The Invisible Circus - Jennifer Egan [89]
Eventually Phoebe replaced the snapshots in their envelope, keeping aside the one of Faith in the Hofgarten. She returned the carved box to its shelf and went to the living room, where she paced, photograph in hand. Still holding it, she finally turned out the lights and lay rigid in her makeshift bed, eyes tightly closed, pulse hammering at her throat. It was impossible to sleep, yet she must have slept, for the sound of keys in the lock made her start awake and lie motionless, searching for her bearings. At the front door Wolf and Carla were quietly removing their jackets, a cigarette smell from their clothes seeping to where Phoebe lay. Soon their murky shapes crept toward the bedroom, Carla first, then Wolf, who shut the door behind him. Phoebe heard the bathroom sink, the flushing toilet. Then the stripe of light vanished from under the door and she thought she heard the sigh of bedsprings as Wolf and Carla lay down together on that soft mattress. Phoebe was filled with sudden dread of what else she might hear. Her mind reeled with the memory of Wolf and Carla kissing hello, lips meeting so easily, bodies that had met perhaps hundreds of times in a way Phoebe couldn’t fathom. She threw off her blanket, sweating now, fixed her eyes on the door. I’ll die if I hear anything, she thought, I will die. But she didn’t. She heard nothing at all.
sixteen
She was back in the Hofgarten by noon the next day. Everywhere Phoebe looked were things her sister might have seen: trees sharp as etchings, pebbles like tiny jewels under her feet, the black dome swollen and tender as a fresh moon.

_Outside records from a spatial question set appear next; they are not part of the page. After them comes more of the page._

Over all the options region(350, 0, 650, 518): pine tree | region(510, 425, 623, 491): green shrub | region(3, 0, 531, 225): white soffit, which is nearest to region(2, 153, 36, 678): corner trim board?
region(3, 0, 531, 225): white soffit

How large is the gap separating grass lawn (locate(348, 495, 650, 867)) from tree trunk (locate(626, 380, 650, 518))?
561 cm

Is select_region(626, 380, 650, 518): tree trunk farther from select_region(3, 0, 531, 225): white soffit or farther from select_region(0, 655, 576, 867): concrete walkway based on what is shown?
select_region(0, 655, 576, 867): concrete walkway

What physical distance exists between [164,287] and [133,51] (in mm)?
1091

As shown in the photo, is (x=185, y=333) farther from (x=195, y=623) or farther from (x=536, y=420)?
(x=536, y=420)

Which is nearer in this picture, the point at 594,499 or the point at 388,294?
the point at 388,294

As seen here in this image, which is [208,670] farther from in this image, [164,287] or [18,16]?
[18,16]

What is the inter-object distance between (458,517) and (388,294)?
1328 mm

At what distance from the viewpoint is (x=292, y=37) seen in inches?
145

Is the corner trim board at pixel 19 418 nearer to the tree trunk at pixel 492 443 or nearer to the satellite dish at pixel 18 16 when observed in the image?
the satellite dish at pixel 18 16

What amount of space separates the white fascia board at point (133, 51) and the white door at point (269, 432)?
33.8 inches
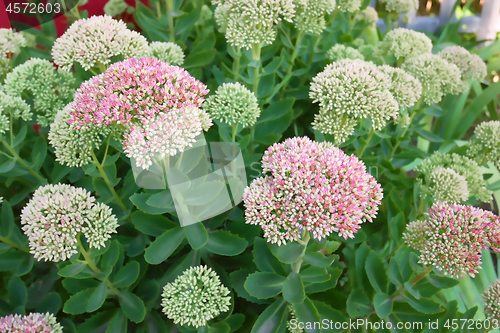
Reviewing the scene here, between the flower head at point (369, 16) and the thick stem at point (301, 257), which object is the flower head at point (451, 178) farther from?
the flower head at point (369, 16)

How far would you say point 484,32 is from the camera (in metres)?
3.48

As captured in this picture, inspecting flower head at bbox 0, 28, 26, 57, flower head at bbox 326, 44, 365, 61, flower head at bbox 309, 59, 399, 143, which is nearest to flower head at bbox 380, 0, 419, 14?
flower head at bbox 326, 44, 365, 61

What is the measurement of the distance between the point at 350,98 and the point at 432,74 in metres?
0.59

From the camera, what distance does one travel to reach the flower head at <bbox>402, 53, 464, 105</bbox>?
5.20ft

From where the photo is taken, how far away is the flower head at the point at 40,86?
139cm

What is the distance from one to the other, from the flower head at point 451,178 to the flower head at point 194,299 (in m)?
0.91

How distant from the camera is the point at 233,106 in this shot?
4.13 ft

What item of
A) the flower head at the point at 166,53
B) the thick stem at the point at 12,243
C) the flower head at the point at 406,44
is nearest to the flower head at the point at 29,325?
the thick stem at the point at 12,243

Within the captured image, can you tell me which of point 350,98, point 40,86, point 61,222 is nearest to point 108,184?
point 61,222

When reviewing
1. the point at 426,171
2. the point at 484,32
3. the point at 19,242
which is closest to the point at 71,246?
the point at 19,242

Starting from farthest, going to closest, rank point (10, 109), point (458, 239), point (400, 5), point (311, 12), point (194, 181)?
point (400, 5) → point (311, 12) → point (10, 109) → point (194, 181) → point (458, 239)

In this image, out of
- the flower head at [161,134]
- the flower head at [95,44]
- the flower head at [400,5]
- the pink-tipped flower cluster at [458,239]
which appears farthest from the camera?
the flower head at [400,5]

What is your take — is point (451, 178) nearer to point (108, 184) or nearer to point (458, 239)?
point (458, 239)

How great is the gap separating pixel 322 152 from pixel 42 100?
1.06m
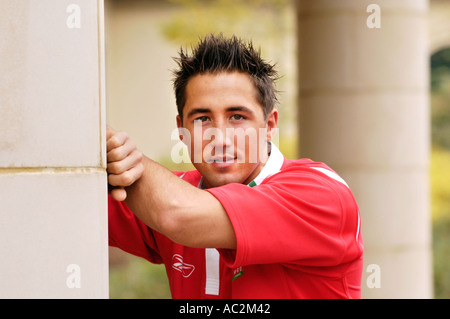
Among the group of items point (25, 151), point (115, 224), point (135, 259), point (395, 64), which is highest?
point (395, 64)

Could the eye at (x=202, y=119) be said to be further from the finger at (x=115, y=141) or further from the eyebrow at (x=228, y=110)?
the finger at (x=115, y=141)

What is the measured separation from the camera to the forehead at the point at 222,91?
2682 mm

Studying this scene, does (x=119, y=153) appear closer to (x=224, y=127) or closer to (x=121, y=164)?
(x=121, y=164)

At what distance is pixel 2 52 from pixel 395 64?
4.70 m

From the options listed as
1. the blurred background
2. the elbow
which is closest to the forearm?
the elbow

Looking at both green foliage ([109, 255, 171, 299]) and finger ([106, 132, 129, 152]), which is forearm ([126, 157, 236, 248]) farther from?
green foliage ([109, 255, 171, 299])

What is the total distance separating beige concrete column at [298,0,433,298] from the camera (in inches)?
230

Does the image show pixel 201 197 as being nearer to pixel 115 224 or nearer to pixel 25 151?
pixel 25 151

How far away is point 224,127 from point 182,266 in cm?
68

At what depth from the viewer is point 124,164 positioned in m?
2.12

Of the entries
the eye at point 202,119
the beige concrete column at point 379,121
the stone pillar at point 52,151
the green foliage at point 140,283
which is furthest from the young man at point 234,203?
the green foliage at point 140,283

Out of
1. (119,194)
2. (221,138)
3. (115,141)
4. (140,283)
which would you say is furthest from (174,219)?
(140,283)

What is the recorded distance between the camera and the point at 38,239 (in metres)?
1.79
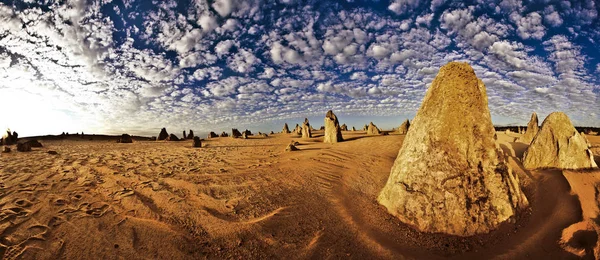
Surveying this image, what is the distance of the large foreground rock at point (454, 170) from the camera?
172 inches

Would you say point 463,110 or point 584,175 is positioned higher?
point 463,110

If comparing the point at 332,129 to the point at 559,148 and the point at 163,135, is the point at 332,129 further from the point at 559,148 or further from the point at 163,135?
the point at 163,135

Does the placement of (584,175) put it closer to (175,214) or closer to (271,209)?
(271,209)

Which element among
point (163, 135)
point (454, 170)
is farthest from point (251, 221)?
point (163, 135)

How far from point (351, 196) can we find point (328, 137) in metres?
11.3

Wolf and Carla had gone off early that morning to look at apartments. When Phoebe returned at three-fifteen, Wolf was already back. On the table lay a map he’d drawn, directing her to the bar where he and Carla had eaten lunch. “Long walk,” he said.
“I went back to the Hofgarten,” Phoebe said, and peered at Wolf’s face. She saw nothing.
“I brought you a sandwich,” he said.
He sat with Phoebe while she ate, then went back to his room to work, bare feet snapping on the polished floor. Phoebe removed Faith’s picture from her purse and paced the apartment, anxiety and excitement constricting her chest. Finally she knocked at Wolf’s door. He sat at his desk. “What’s up?” he said.
She handed him the picture. Wolf took its edge, studying the image of Faith as though he’d never seen it before. He turned the picture over. “Where did this come from?”
“Your box.”
Wolf shook his head, smiling as if a joke had been made at his own expense. Yet he didn’t seem surprised. His eyes wandered again to the picture.
“So she did come back,” Phoebe said.
“She did,” Wolf said. “She came back.”
Tiredly he rose from his chair, took off his glasses and rubbed his eyes hard with the heels of both hands. Then he stepped to the window and looked outside. Someone was cutting trees, an electric saw chewing at the silence.
“Faith made me swear I wouldn’t talk about it,” he said. “To anyone, especially her family. But I guess you’ve got a right to know, and anyway, at this rate you’ll find out with or without me.”
“I’m sorry,” Phoebe said, shamed by the memory of pawing through Wolf’s sparse possessions.
“You do what you do.”
“It was wrong, though,” she said, wanting him to forgive her. “It was.”
“You did it.”
There was a pause. “Why did she make you swear?” Phoebe said.
“She got into a thing in Berlin she wanted off the record.”
Here was a turn Phoebe hadn’t expected. “What kind of thing?” she asked fearfully.
Wolf glanced at his desk, noticed he’d left the cap off his needle pen and carefully swiveled it on. “Let’s get out of this room,” he said. Phoebe sensed his wish to quarantine Faith, away from his work and desk and bed. The thought saddened her.